Ruth Anne Dawson, program director for refugee services at Lutheran Social Services of the National Capital Area, which covers Maryland, said she did not expect that many of the 20,000 refugees coming to the United States would be sent here. Yesterday, her best guess was fewer than ten families, though she said that could change.

Dawson said she had offers of help from at least four churches in or near Baltimore -- Govans, St. John's Lutheran Church in Parkville, Samuel Lutheran Church in Catonsville and St. Paul's Lutheran Church in Aberdeen -- and many more in the Falls Church, Va., area, where her office is located. "We're not going to be able to meet that desire to help at all," she said.
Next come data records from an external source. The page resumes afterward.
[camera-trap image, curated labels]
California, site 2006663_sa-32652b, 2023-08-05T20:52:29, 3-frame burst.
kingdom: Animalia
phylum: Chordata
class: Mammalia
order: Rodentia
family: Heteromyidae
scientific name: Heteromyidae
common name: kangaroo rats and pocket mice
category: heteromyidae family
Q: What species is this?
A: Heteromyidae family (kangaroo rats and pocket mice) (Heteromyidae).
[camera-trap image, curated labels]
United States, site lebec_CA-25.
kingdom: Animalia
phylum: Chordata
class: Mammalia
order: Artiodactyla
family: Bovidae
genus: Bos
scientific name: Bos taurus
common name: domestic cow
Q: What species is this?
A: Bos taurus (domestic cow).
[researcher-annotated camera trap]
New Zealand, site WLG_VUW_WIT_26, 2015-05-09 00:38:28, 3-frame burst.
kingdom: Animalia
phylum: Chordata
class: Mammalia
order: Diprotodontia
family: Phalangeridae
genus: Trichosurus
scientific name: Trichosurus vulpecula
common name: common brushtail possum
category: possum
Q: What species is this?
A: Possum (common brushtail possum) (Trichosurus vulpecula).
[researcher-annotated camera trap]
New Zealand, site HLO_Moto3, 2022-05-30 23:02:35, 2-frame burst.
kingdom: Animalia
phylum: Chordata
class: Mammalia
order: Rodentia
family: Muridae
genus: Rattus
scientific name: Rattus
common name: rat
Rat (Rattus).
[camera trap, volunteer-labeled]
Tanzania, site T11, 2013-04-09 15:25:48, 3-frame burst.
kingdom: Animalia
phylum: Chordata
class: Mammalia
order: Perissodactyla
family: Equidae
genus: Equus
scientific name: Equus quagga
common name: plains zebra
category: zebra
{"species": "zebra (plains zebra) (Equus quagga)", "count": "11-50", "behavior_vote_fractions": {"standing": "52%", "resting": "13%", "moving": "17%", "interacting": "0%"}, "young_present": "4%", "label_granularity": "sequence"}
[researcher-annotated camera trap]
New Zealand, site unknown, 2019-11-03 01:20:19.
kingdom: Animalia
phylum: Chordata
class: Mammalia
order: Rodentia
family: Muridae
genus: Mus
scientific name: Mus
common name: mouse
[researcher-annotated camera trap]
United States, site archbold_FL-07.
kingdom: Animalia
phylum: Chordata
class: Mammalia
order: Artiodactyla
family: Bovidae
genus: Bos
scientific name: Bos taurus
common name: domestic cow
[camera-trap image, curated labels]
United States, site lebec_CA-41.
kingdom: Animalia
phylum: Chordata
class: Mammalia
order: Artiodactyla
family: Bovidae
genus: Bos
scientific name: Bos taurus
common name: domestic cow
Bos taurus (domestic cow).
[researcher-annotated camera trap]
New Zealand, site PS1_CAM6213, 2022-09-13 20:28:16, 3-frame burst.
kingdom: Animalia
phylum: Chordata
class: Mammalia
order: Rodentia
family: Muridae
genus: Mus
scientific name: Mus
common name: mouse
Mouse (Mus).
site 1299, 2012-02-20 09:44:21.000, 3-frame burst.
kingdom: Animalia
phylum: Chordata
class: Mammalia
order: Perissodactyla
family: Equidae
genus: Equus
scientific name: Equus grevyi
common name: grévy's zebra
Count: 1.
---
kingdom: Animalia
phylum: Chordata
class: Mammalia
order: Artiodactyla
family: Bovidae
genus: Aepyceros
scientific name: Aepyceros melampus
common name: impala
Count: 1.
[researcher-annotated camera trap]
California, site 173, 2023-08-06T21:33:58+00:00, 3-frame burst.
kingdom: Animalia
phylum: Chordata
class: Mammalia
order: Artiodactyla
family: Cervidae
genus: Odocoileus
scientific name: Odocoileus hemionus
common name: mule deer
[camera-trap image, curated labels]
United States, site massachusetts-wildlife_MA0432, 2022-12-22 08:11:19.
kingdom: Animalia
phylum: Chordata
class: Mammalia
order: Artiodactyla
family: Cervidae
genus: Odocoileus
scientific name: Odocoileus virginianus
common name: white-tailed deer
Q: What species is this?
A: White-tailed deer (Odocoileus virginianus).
The 10 relief agencies coordinating the resettlement will have time to sort that out. The refugees are expected to spend at least two to three weeks at Fort Dix, N.J. -- time they will spend having medical screenings and learning about life in the United States. Agencies there will try to determine if any refugees have relatives willing to take them in.

Dr. Patricia Maloof, director of refugee programs for the U.S. Catholic Conference's Migration and Refugee Services, said her agency could be sending some refugees to Maryland, but "we do not have very big numbers at this moment."

Most of the refugees do not have families in the United States. They are expected to go to cities with large Albanian communities, such as New York, Chicago and Detroit.